▶ [What needs to be done]: Repeat the entries exactly. Leave nothing out.

▶ [Material for the task]:
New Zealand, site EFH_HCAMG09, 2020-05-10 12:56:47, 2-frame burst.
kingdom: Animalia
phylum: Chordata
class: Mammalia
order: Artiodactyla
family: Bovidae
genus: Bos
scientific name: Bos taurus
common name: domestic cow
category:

▶ [Answer to this problem]:
New Zealand, site EFH_HCAMG09, 2020-05-10 12:56:47, 2-frame burst.
kingdom: Animalia
phylum: Chordata
class: Mammalia
order: Artiodactyla
family: Bovidae
genus: Bos
scientific name: Bos taurus
common name: domestic cow
category:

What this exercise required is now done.